Tag Archives: Difficulty 6

Non-Liveness of Free Choice Petri Nets

The next couple of problems talk about “Petri Nets”, which I hadn’t heard of before.  I found a decent explanation here, and the Wikipedia article also has a good explanation, though I found it pretty dense.  I also took some definitions from a nicely explained paper by Murata.

The problem: Non-liveness of Free Choice Petri Nets.  This is problem MS3 in the appendix.

The description: Given a Petri Net, with the “free choice” property (which means every “place” node either goes to one transition or has input from 1 transition), is it not live? A Petri Net is live if, after any sequence of transitions, each transition remains potentially firable by some future sequence of transitions.   So we are asking- is there a set of transitions that will create a situation where at least one transition will no longer be able to fire?

Example: Here is a live Petri Net from Murata’s paper:

Notice how whatever sequence of transitions we do from the initial state, we will be able to “reset” the net and get to any transition.

Notice that this net is also not “Free choice”, because place P1 gets inputs from 2 transitions, and also feeds into 2 transitions (The 10¢ and 25¢ places also violate this property)

Here is a non-live one from the same paper:

This is not live because even though every transition is reachable from the start state, if we choose the t1 transition to start, we will not be able to ever fire t4.  (In fact, we won’t be able to fire any other transitions).

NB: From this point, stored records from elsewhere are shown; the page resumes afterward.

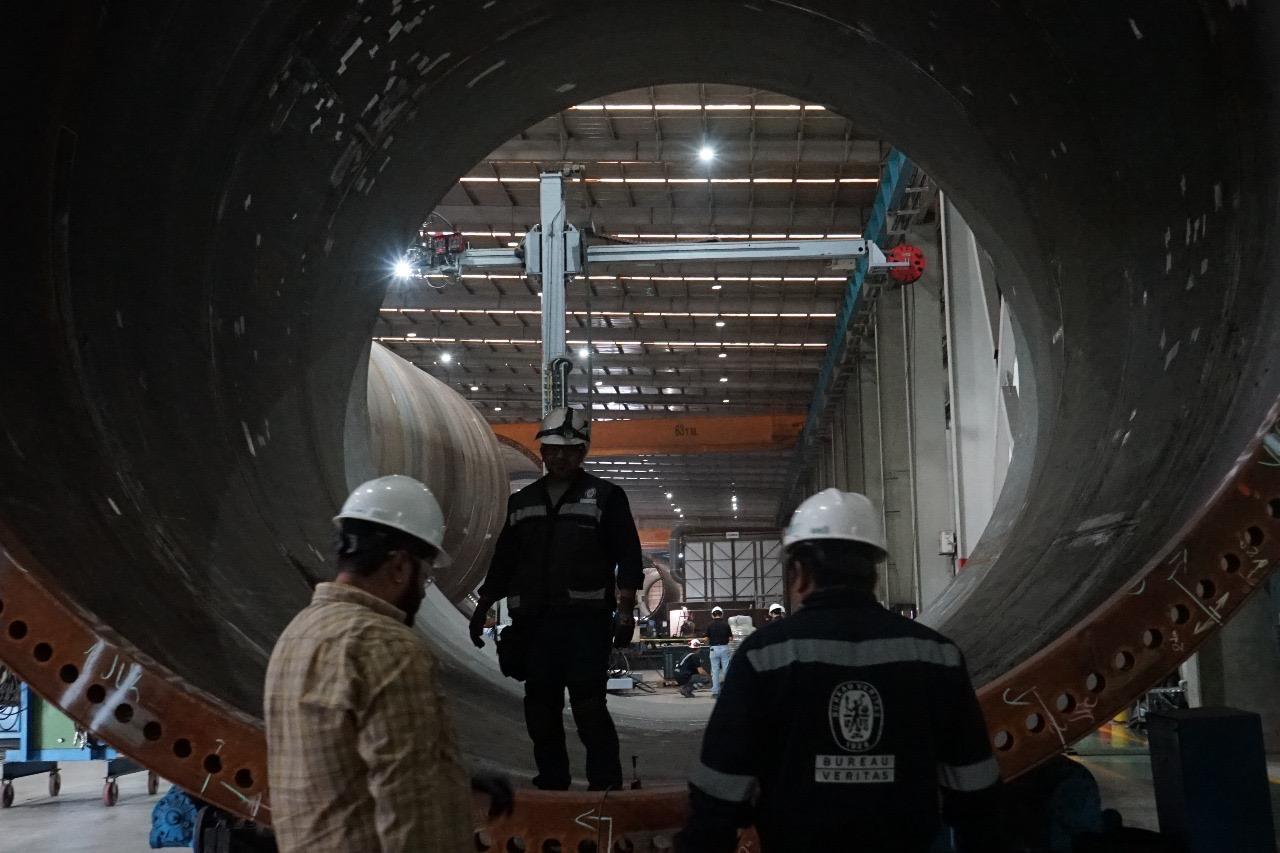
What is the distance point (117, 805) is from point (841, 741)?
642cm

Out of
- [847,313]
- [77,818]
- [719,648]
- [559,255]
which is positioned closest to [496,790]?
[77,818]

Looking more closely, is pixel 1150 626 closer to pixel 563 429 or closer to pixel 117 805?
pixel 563 429

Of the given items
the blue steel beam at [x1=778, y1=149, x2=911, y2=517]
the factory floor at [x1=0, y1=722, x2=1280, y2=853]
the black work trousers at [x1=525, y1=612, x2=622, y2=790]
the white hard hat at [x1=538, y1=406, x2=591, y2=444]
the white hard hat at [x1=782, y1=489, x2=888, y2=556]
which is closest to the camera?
the white hard hat at [x1=782, y1=489, x2=888, y2=556]

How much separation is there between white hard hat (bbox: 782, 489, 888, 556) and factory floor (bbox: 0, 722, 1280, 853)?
3.78 metres

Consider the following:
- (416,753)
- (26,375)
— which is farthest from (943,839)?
(26,375)

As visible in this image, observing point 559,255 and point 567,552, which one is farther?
point 559,255

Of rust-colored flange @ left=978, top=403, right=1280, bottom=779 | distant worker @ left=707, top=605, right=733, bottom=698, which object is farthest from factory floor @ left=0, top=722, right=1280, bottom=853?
distant worker @ left=707, top=605, right=733, bottom=698

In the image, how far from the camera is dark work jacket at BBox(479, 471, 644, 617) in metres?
3.28

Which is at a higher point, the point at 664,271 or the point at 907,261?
the point at 664,271

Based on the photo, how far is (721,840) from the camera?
1.64 metres

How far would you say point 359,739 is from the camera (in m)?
1.53

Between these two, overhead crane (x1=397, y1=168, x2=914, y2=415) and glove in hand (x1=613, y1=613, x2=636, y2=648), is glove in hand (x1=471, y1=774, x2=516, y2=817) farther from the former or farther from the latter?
overhead crane (x1=397, y1=168, x2=914, y2=415)

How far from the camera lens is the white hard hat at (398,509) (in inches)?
70.2

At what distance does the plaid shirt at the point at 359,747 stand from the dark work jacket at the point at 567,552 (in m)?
1.66
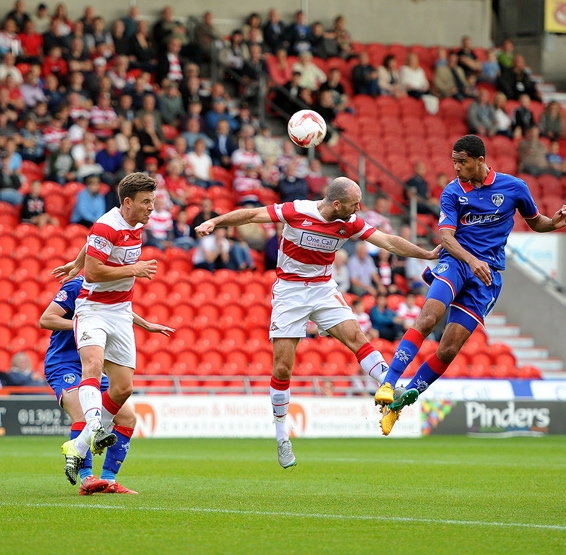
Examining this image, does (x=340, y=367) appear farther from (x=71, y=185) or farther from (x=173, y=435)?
(x=71, y=185)

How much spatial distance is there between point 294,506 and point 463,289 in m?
2.75

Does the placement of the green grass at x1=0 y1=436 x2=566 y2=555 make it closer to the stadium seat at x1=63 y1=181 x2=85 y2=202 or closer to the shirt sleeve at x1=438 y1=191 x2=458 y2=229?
the shirt sleeve at x1=438 y1=191 x2=458 y2=229

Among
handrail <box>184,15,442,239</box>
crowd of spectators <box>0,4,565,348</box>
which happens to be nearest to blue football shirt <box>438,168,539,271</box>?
crowd of spectators <box>0,4,565,348</box>

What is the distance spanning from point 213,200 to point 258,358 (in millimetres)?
3725

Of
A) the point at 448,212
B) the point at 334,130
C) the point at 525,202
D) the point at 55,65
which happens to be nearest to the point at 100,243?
the point at 448,212

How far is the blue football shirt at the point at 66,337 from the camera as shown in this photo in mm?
9891

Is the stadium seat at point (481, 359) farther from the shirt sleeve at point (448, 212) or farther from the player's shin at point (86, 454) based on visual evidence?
the player's shin at point (86, 454)

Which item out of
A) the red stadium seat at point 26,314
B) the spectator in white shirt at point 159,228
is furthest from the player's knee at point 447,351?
the spectator in white shirt at point 159,228

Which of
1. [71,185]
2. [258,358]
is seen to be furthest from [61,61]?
[258,358]

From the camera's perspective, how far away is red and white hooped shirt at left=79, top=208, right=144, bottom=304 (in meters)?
9.16

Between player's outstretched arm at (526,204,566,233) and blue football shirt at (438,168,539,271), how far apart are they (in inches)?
4.7

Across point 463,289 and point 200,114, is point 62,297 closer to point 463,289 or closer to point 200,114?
point 463,289

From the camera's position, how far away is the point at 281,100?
25.9m

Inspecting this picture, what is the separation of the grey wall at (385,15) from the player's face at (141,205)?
1873cm
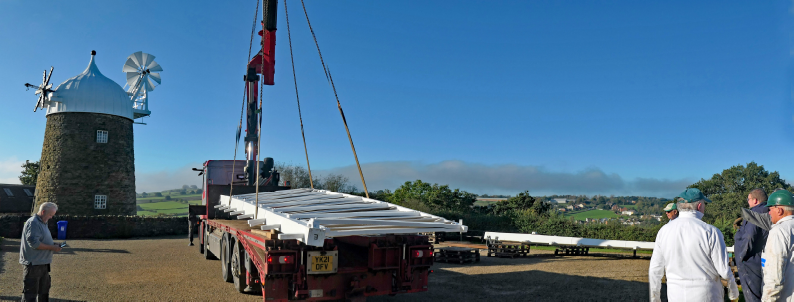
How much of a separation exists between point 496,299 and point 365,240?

Also notice that this second Net does have the Free choice property, since each circle has either indegree or outdegree 1 (or both).

Reduction: The reduction is in the paper by Jones, Landweber, and Lien, and it reduces from CNF-SAT. So we start with a formula that has n variables and k clauses.  The Petri Net we build has three places for each variable xi:

  • A place xi associated with the positive setting of the variable
  • A place ~xi associated with the negative setting of the variable,
  • A third place Ai, which will be used to link the two.

For each literal li in clause Cj, we have a place associated with the negation of the literal in the clause (the setting that does not make the clause true).  So, for example, if xi was in clause Cj, we’d have a place (~xi, Cj)

We will also have one last place “F”, which will mean the formula is not true (because some clause was not true)

Our net will have 1 token for each variable, starting in the “A” places, one for each variable.

We will have transitions between:

  • Each Ai and its xi and ~xi
  • Each xi and all of the places corresponding to literals that hold the negation of that variable.  So a transition between xi and places like (~xi, Cj)
  • A transition straight to F for each clause if all of the “literal” places for a clause have tokens.
  • A transition from F to each Ai

The idea here is that the places for literals will gather tokens if their variables are set in a way to not make the clause true.  If none of the literals in the clause are set to make the clause true, then the clause is false, all of their places will have a token, and F will fire.  F will then enable the firing of all of the A places, and we will go around again.

So, let’s suppose the formula is satisfiable.  The tokens start in each Ai, which has transitions to xi and ~xi.  Pick the transition that corresponds to how we set xi in the satisfying assignment of the formula. This will enable some transitions in clauses with xi in it to fire- the literals that have the opposite settings of the variable.  But since every clause is satisfiable, there will not be enough firings to enable the transition to F to fire, and the net will be dead (no more firings will happen after those).

On the other hand, if the formula is not satisfiable, then all assignments of variables make at least one clause false.  So no matter how we decide to make the Ai transition go (to the xi or to the ~xi), some clause will not be satisfied, and that clause will be able to fire its transition to F.  Firing F puts a token at each Ai, enabling all transitions to start again.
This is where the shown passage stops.